Year: 2009 | Volume: 2 | Issue: 1 | Page No.: 1-9
DOI: 10.17311/rjvs.2009.1.9
An Evaluation of Acepromazine/Ketamine for Immobilization of White-Tailed Deer (Odocoileus virginianus)
A.F. Ahmed, F.A. Al-Sobayil and Y. Al-Rauji

Abstract: Effect of combination of acepromazine (0.2 mg kg-1 IM) and ketamine (2.5 mg kg-1 IM) on immobilization, physiological and hematological constituents of six healthy female white-tailed deer (Odocoileus virginianus) was studied. Onset and duration of anaesthesia were recorded. Physiological parameters (body temperature, heart, respiratory rates and arterial oxygen hemoglobin saturation) were investigated before administration of acepromazine and every 5 min after its injection and then every 10 min after administration of ketamine until recovery.

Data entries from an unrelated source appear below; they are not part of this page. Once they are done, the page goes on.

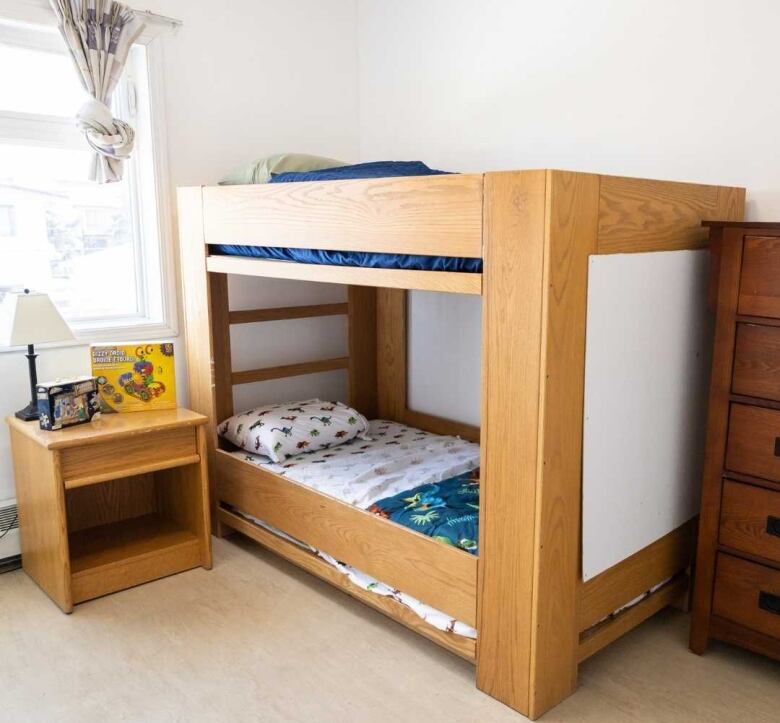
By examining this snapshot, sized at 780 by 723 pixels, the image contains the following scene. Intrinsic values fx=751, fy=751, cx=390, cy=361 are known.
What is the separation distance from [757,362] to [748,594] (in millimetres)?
615

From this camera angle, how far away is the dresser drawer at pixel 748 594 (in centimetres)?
192

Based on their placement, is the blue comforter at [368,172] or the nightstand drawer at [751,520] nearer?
the nightstand drawer at [751,520]

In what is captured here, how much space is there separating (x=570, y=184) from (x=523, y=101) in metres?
1.25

Depth of anaesthesia was determined by recording reflexes (palpebral and corneal reflexes, lacrimation, jaw and anal reflexes, skin pinch, ear and pedal withdrawal reflexes and tongue protrusion). Blood samples were collected before injection of acepromazine, 20 min after injection of acepromazine, 30 min after injection of ketamine and after recovery. Animals showed marked decrease in spontaneous activity following administration of acepromazine and went to lateral recumbency 10 min after administration of ketamine. However, most of reflexes were either in mild or moderate stage. A significant stress-related increase in body temperature was seen after administration of acepromazine and this increase gradually decreased until end of the study. There was marked decrease in (Red blood cells) RBC and (White blood cells) WBC counts 20 and 30 min after administration of acepromazine and ketamine, respectively. In addition, there was significant increase in percentage of neutrophils and significant decrease in percentage of lymphocytes. It was concluded that anesthetic regime used in the present study was quite convenient and safe to immobilize white-tailed deer but not enough to maintain an adequate plane of surgical anesthesia.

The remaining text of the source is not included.